Extending One-Stage Detection with Open-World Proposals
This work addresses the challenge of detecting unseen objects in applications like autonomous driving, offering an incremental improvement by adapting one-stage detection for open-world scenarios.
The paper tackles the problem of open-world detection, where object detection must generalize to unseen classes, by extending a one-stage detection network (FCOS) with architectural and sampling optimizations to generate open-world proposals. The result is a 6% increase in recall on novel classes, achieving comparable performance to two-stage networks while retaining classification performance better, with only a 2% drop compared to 6% in two-stage methods.

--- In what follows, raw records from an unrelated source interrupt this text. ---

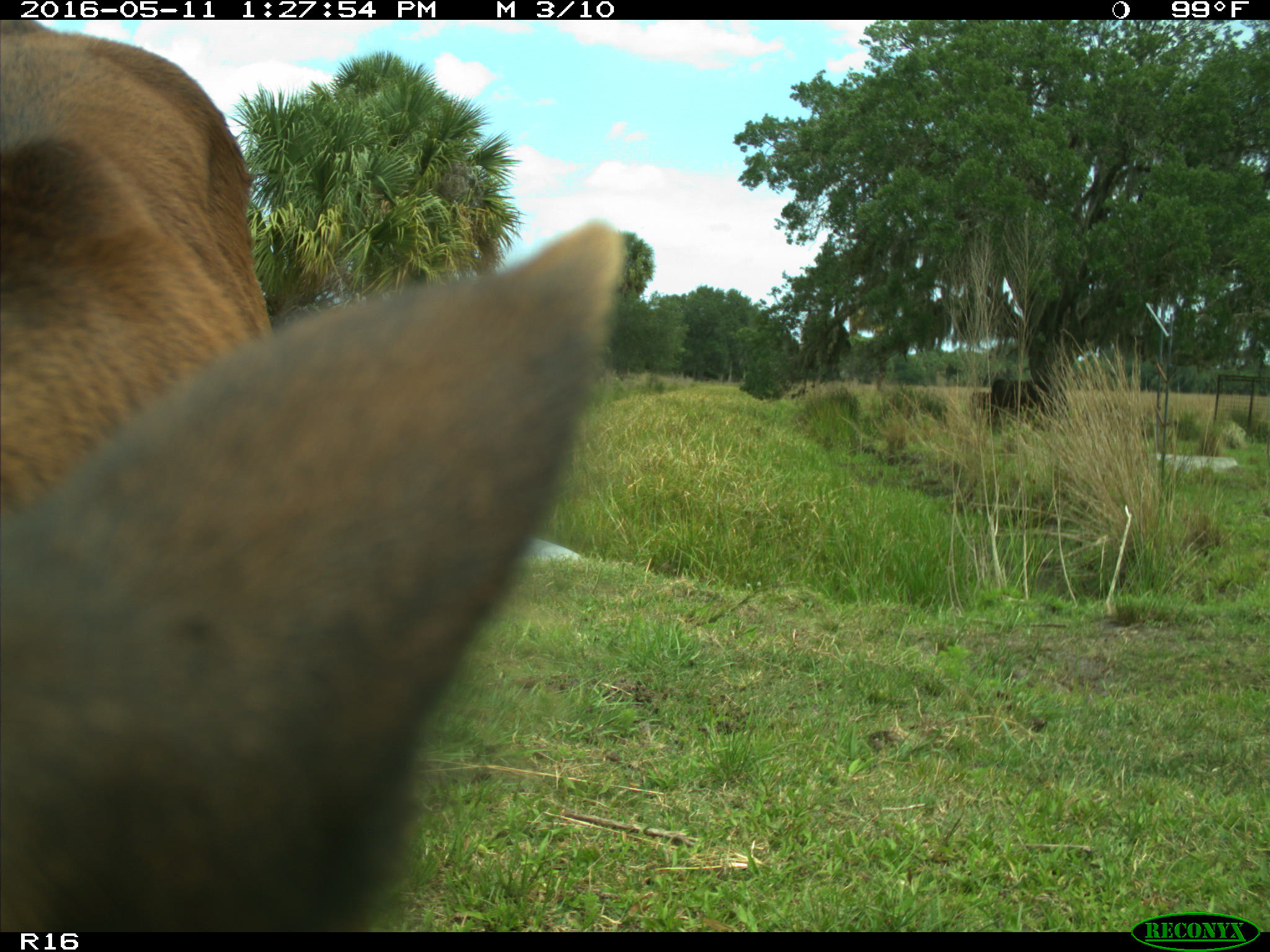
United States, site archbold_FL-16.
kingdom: Animalia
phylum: Chordata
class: Mammalia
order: Artiodactyla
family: Bovidae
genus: Bos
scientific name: Bos taurus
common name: domestic cow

In many applications, such as autonomous driving, hand manipulation, or robot navigation, object detection methods must be able to detect objects unseen in the training set. Open World Detection(OWD) seeks to tackle this problem by generalizing detection performance to seen and unseen class categories. Recent works have seen success in the generation of class-agnostic proposals, which we call Open-World Proposals(OWP), but this comes at the cost of a big drop on the classification task when both tasks are considered in the detection model. These works have investigated two-stage Region Proposal Networks (RPN) by taking advantage of objectness scoring cues; however, for its simplicity, run-time, and decoupling of localization and classification, we investigate OWP through the lens of fully convolutional one-stage detection network, such as FCOS. We show that our architectural and sampling optimizations on FCOS can increase OWP performance by as much as 6% in recall on novel classes, marking the first proposal-free one-stage detection network to achieve comparable performance to RPN-based two-stage networks. Furthermore, we show that the inherent, decoupled architecture of FCOS has benefits to retaining classification performance. While two-stage methods worsen by 6% in recall on novel classes, we show that FCOS only drops 2% when jointly optimizing for OWP and classification.